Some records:
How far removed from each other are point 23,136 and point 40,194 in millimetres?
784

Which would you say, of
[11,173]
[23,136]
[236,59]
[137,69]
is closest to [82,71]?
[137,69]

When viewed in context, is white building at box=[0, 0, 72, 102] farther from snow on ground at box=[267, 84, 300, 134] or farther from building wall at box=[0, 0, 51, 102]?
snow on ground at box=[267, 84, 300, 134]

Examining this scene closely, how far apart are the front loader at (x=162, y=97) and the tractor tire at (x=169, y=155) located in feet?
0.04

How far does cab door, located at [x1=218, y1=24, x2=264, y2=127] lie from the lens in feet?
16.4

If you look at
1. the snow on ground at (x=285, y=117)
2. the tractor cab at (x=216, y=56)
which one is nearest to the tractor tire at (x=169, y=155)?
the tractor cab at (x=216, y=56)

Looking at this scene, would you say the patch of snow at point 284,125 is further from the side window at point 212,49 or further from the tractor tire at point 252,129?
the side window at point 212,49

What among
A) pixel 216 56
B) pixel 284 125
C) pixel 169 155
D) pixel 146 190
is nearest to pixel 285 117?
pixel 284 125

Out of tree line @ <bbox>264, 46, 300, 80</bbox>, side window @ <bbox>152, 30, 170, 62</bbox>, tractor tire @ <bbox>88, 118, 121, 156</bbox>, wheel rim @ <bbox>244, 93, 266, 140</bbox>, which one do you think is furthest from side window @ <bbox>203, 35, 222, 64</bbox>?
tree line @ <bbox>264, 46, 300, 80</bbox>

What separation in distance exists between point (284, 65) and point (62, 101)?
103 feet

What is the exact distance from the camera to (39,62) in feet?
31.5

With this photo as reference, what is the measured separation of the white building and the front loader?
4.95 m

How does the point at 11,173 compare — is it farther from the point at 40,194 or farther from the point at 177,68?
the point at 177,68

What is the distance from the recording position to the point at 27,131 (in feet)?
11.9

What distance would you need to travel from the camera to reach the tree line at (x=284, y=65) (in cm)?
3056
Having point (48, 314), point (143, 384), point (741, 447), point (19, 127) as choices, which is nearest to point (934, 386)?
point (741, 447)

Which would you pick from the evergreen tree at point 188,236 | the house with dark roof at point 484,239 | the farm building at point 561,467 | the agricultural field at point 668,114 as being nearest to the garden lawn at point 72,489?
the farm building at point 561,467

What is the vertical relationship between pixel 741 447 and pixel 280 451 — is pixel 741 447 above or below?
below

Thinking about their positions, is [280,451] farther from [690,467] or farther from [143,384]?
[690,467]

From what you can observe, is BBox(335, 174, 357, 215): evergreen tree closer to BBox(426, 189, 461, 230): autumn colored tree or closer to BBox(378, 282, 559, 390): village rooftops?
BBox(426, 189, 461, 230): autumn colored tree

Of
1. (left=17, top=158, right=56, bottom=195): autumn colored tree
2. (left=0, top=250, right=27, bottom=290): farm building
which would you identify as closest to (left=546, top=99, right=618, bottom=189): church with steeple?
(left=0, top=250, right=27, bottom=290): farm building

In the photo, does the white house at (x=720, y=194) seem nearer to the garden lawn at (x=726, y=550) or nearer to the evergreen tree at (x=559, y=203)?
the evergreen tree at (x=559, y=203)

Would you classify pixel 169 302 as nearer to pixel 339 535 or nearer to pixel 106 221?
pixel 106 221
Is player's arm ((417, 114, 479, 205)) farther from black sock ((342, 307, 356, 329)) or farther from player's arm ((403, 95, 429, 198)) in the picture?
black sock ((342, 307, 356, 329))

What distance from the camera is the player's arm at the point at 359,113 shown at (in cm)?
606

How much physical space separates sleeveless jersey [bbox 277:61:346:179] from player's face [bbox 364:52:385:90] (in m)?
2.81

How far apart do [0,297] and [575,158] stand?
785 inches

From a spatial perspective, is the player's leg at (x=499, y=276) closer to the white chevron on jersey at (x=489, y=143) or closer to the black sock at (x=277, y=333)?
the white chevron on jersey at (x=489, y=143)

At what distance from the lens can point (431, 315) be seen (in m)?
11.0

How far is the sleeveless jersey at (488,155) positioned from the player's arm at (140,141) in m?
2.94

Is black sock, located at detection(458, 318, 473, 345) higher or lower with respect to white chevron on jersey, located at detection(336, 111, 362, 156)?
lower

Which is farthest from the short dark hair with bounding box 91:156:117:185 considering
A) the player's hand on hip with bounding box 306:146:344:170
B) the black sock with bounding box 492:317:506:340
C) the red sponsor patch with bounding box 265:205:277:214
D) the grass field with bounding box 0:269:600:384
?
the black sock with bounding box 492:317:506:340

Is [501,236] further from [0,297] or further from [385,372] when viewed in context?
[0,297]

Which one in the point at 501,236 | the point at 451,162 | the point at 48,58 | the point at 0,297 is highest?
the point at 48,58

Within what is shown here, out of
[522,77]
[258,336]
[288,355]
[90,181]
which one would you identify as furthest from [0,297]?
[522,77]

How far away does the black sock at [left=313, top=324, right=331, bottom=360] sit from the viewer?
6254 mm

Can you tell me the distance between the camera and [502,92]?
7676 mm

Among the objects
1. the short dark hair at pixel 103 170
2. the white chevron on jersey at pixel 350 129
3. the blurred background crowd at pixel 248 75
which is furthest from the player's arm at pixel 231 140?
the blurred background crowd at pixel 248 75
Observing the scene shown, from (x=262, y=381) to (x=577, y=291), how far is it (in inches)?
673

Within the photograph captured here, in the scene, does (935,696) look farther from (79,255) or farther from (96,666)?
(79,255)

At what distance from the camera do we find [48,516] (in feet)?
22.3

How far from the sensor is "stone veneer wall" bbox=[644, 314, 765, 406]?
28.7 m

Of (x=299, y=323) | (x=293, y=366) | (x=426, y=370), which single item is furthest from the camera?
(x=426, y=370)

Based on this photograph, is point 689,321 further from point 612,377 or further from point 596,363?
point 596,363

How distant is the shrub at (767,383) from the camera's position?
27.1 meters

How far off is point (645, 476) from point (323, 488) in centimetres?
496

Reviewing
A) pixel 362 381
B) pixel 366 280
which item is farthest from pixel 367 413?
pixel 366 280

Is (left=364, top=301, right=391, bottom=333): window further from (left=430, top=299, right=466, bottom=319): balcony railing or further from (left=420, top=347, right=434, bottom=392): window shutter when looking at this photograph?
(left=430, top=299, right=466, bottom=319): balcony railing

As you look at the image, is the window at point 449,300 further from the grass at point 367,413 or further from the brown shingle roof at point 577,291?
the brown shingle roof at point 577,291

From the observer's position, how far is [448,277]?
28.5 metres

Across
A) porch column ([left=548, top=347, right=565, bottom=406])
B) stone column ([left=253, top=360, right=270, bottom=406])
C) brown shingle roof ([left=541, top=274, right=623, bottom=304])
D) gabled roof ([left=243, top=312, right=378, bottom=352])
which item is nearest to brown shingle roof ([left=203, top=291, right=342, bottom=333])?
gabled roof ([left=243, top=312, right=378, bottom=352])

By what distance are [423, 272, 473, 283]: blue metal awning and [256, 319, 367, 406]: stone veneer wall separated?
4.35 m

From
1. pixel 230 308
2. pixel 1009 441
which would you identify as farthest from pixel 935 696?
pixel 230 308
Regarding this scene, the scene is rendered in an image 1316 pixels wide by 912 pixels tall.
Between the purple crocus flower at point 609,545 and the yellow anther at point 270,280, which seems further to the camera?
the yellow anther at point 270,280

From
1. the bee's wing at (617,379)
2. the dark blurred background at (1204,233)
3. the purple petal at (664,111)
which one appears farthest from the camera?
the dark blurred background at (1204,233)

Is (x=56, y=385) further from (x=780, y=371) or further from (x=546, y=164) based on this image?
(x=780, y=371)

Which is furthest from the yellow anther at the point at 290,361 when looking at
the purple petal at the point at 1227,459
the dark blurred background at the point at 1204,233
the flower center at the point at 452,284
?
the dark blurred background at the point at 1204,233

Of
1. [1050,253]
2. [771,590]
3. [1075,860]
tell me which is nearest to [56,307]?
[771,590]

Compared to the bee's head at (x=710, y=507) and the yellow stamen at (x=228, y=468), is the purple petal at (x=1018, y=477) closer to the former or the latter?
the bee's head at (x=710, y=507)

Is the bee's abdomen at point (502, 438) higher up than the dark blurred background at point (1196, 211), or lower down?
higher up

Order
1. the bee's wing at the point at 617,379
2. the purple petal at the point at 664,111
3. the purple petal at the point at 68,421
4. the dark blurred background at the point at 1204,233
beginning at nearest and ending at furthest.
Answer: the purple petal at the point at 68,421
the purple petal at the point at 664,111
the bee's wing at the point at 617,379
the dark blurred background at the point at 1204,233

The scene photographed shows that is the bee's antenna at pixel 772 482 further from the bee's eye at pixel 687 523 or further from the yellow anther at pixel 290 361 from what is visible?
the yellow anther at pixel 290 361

● **Work to do**: Print the line containing "Is the bee's abdomen" and every line after it to the end of the records above, exactly as written, and nothing else.

● **Response for this exercise**:
Is the bee's abdomen at point (502, 438) higher up than the dark blurred background at point (1196, 211), or lower down?
higher up

Order
1. the bee's wing at the point at 617,379
2. the purple petal at the point at 664,111
3. the purple petal at the point at 68,421
4. the dark blurred background at the point at 1204,233
beginning at nearest and ending at furthest.
Answer: the purple petal at the point at 68,421
the purple petal at the point at 664,111
the bee's wing at the point at 617,379
the dark blurred background at the point at 1204,233

The scene photographed shows that is the bee's antenna at pixel 772 482 further from the bee's eye at pixel 687 523 or further from the yellow anther at pixel 290 361 from what is visible?
the yellow anther at pixel 290 361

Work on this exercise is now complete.